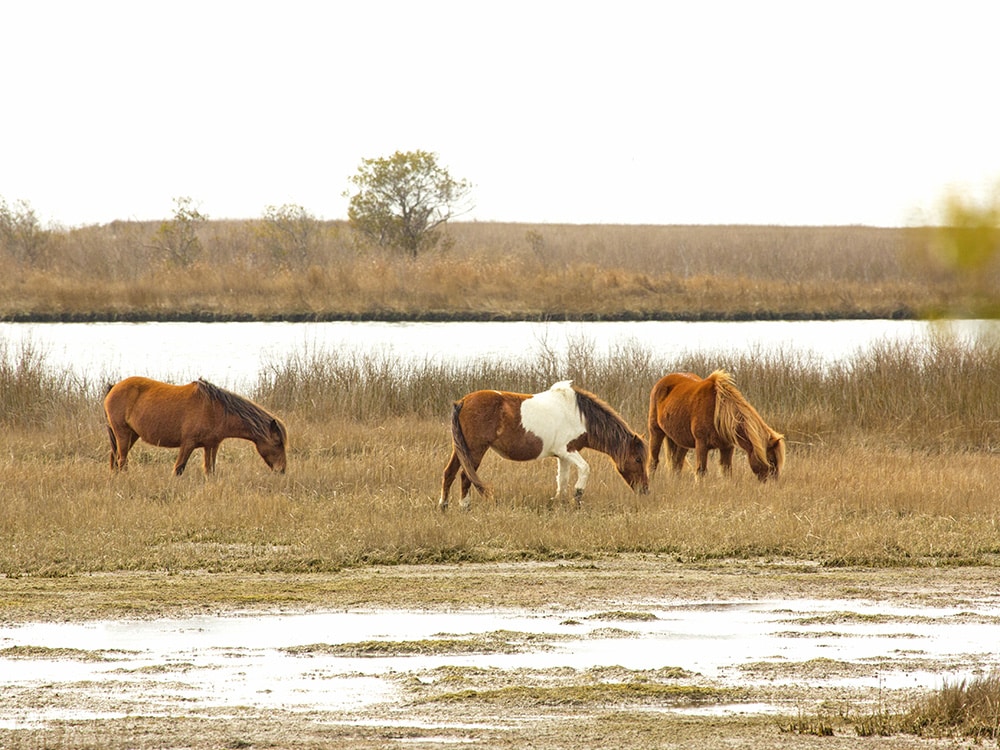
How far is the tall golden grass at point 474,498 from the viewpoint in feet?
29.1

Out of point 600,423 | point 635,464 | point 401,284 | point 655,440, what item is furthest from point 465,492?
point 401,284

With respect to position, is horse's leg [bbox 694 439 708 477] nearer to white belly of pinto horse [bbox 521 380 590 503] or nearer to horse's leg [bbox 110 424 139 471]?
white belly of pinto horse [bbox 521 380 590 503]

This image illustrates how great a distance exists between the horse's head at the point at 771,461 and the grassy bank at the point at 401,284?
28.7m

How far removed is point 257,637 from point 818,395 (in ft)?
39.8

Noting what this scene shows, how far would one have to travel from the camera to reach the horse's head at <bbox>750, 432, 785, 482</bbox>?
36.9 feet

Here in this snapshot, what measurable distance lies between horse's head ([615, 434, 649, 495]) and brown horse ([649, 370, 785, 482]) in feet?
2.19

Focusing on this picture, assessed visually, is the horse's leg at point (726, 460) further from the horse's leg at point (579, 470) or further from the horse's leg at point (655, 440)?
the horse's leg at point (579, 470)

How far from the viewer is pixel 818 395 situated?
1719 centimetres

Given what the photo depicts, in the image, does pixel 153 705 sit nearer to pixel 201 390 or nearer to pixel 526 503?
pixel 526 503

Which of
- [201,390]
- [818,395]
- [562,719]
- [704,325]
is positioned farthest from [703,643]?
[704,325]

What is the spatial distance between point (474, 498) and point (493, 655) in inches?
180

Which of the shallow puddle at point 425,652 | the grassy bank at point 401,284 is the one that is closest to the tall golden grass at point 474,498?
the shallow puddle at point 425,652

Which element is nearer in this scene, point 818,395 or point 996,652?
point 996,652

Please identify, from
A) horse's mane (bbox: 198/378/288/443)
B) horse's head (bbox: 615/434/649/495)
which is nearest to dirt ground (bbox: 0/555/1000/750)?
horse's head (bbox: 615/434/649/495)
________________________
■ TASK REQUIREMENTS ■
Turn the lines from the one containing "Given what the" through the last line into a JSON list of strings, one string per line, with blank lines left out.

■ TASK RESPONSE ■
[
  "Given what the photo depicts, in the image, does pixel 153 705 sit nearer to pixel 201 390 or nearer to pixel 526 503?",
  "pixel 526 503",
  "Which of",
  "- [201,390]",
  "- [818,395]",
  "- [562,719]",
  "- [704,325]",
  "is positioned farthest from [703,643]?",
  "[704,325]",
  "What is the spatial distance between point (474, 498) and point (493, 655) in inches?",
  "180",
  "Which of the shallow puddle at point 425,652 | the grassy bank at point 401,284 is the one that is closest to the tall golden grass at point 474,498?",
  "the shallow puddle at point 425,652",
  "Which element is nearer in this scene, point 818,395 or point 996,652?",
  "point 996,652",
  "Please identify, from",
  "A) horse's mane (bbox: 198/378/288/443)",
  "B) horse's head (bbox: 615/434/649/495)",
  "which is nearest to dirt ground (bbox: 0/555/1000/750)?",
  "horse's head (bbox: 615/434/649/495)"
]